ABOUT THIS EXERCISE: Please copy out all lines of the entries that contain the word "United".

EXERCISE INPUT:

━━━━━━━━━━━━━━━━━━━━

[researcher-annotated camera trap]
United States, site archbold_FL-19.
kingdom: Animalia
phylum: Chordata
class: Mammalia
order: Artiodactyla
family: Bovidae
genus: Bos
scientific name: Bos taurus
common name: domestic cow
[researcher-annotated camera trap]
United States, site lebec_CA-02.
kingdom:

━━━━━━━━━━━━━━━━━━━━

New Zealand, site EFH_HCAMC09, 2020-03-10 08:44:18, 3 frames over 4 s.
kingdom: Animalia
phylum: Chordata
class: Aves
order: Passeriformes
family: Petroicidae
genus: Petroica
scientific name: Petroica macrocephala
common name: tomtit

━━━━━━━━━━━━━━━━━━━━

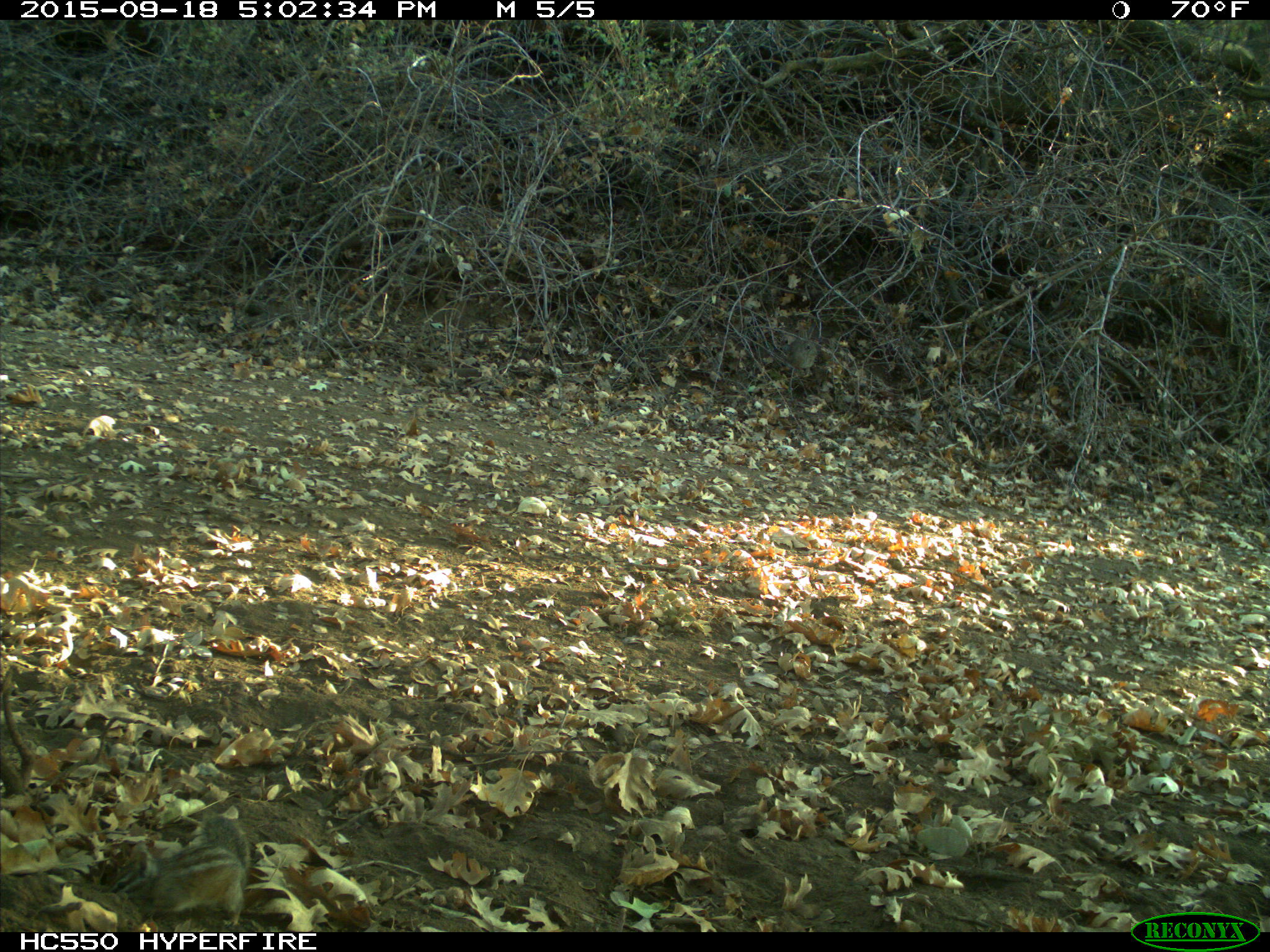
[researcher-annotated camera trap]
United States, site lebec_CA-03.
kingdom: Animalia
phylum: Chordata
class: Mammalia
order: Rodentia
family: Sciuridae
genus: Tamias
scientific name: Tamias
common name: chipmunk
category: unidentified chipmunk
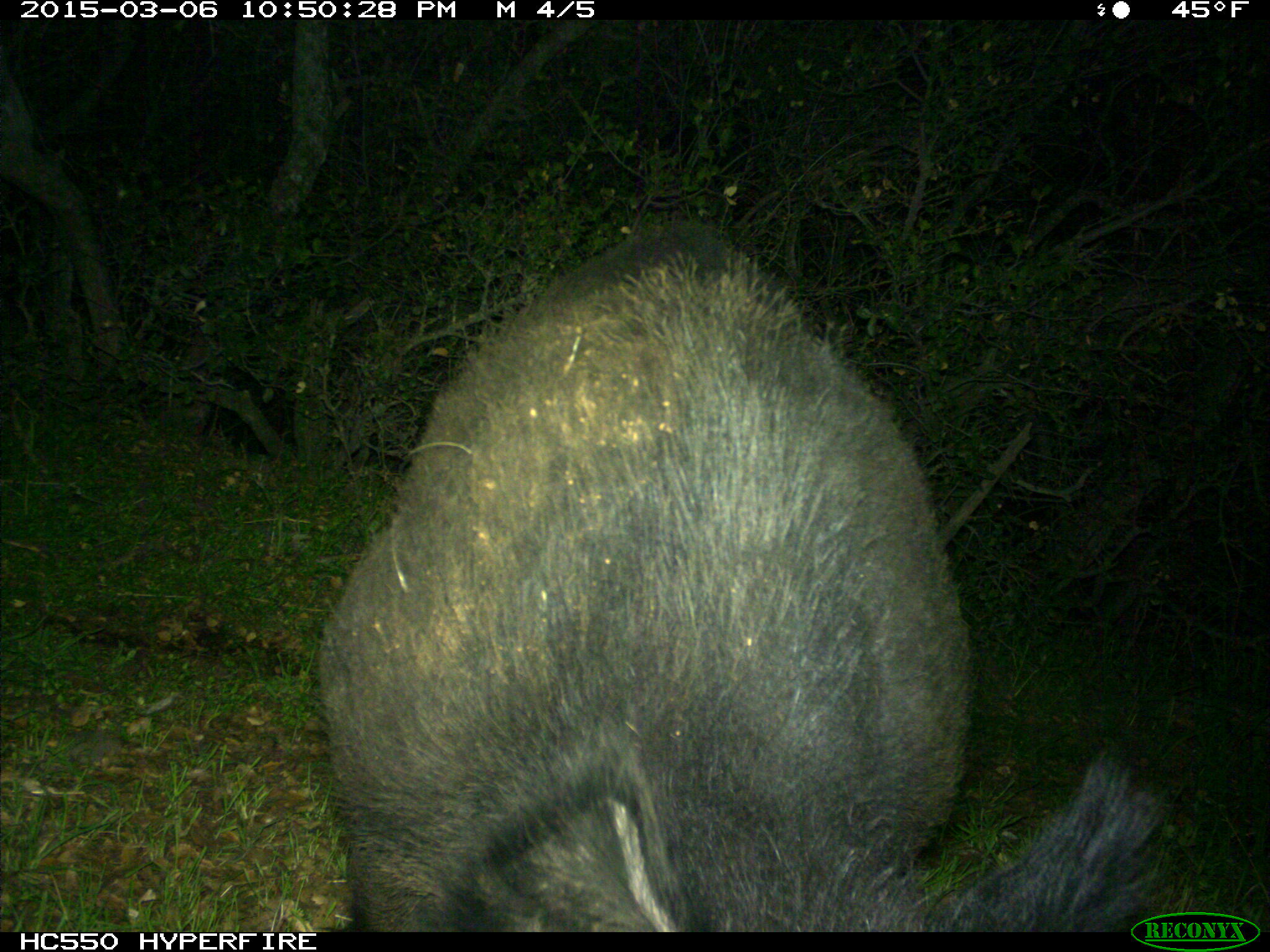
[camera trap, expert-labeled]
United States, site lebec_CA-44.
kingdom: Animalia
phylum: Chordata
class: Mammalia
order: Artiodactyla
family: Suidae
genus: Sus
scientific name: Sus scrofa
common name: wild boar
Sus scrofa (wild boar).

━━━━━━━━━━━━━━━━━━━━

REPLY TO THE TASK:
United States, site archbold_FL-19.
United States, site lebec_CA-02.
United States, site lebec_CA-03.
United States, site lebec_CA-44.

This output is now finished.